To be done = Output, as a numbered list, every line of the data from the line containing "Looking at each" through the final line, inclusive. Leave out blank lines.

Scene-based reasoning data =
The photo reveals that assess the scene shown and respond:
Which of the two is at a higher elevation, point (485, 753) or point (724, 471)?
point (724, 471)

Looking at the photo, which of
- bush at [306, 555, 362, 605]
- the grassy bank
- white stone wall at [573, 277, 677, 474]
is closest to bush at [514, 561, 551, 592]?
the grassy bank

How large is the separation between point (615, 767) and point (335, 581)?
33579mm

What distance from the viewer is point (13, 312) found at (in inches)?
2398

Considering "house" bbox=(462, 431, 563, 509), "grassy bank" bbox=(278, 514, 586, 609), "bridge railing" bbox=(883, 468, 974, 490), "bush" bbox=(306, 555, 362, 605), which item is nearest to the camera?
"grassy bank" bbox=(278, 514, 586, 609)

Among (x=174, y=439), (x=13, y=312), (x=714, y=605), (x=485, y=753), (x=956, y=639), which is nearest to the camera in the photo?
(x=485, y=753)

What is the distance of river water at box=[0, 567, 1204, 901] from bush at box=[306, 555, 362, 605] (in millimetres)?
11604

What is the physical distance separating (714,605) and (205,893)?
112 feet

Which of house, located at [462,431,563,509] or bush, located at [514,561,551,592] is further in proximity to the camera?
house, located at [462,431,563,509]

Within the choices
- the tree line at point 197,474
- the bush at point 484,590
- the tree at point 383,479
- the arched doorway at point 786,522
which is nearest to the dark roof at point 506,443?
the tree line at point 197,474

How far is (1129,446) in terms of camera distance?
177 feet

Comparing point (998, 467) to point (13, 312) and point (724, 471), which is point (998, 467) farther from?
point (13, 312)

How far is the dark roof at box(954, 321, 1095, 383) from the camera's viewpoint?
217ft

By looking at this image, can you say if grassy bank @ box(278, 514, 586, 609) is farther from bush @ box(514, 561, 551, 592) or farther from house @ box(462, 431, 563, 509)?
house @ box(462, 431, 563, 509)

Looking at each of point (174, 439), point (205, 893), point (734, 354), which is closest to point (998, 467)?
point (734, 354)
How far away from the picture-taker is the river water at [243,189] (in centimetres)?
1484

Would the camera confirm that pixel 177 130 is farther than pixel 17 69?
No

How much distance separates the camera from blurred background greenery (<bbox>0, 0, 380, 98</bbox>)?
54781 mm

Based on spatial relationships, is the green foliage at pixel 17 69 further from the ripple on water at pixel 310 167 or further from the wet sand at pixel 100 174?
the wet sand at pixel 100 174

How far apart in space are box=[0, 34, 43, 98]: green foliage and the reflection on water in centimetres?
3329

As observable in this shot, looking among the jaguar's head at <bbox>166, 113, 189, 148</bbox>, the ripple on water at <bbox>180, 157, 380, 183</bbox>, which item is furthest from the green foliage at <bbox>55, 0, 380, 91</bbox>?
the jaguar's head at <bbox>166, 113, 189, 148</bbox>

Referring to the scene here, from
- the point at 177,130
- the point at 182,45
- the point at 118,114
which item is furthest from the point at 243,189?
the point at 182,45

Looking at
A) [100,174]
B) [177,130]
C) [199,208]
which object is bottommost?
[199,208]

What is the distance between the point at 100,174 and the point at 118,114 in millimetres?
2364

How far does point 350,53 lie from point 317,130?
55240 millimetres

Final answer =
1. Looking at each of point (174, 439), point (205, 893), point (734, 354), which is closest to point (998, 467)?
2. point (734, 354)
3. How far away from the picture-taker is the river water at [243,189] (in centimetres)?
4. 1484
5. Would the camera confirm that pixel 177 130 is farther than pixel 17 69?
6. No
7. How much distance separates the camera from blurred background greenery (<bbox>0, 0, 380, 98</bbox>)?
8. 54781 mm
9. Based on spatial relationships, is the green foliage at pixel 17 69 further from the ripple on water at pixel 310 167 or further from the wet sand at pixel 100 174?
10. the wet sand at pixel 100 174
11. How far apart in space are box=[0, 34, 43, 98]: green foliage and the reflection on water in centimetres?
12. 3329
13. As observable in this shot, looking among the jaguar's head at <bbox>166, 113, 189, 148</bbox>, the ripple on water at <bbox>180, 157, 380, 183</bbox>, which item is furthest from the green foliage at <bbox>55, 0, 380, 91</bbox>?
14. the jaguar's head at <bbox>166, 113, 189, 148</bbox>
15. Referring to the scene here, from
16. - the point at 177,130
17. - the point at 182,45
18. - the point at 118,114
19. which item is furthest from the point at 243,189?
20. the point at 182,45
21. Looking at
22. A) [100,174]
23. B) [177,130]
24. C) [199,208]
25. which object is bottommost?
26. [199,208]
27. What is the distance between the point at 100,174 and the point at 118,114 in millimetres?
28. 2364
29. How far does point 350,53 lie from point 317,130?
30. 55240 millimetres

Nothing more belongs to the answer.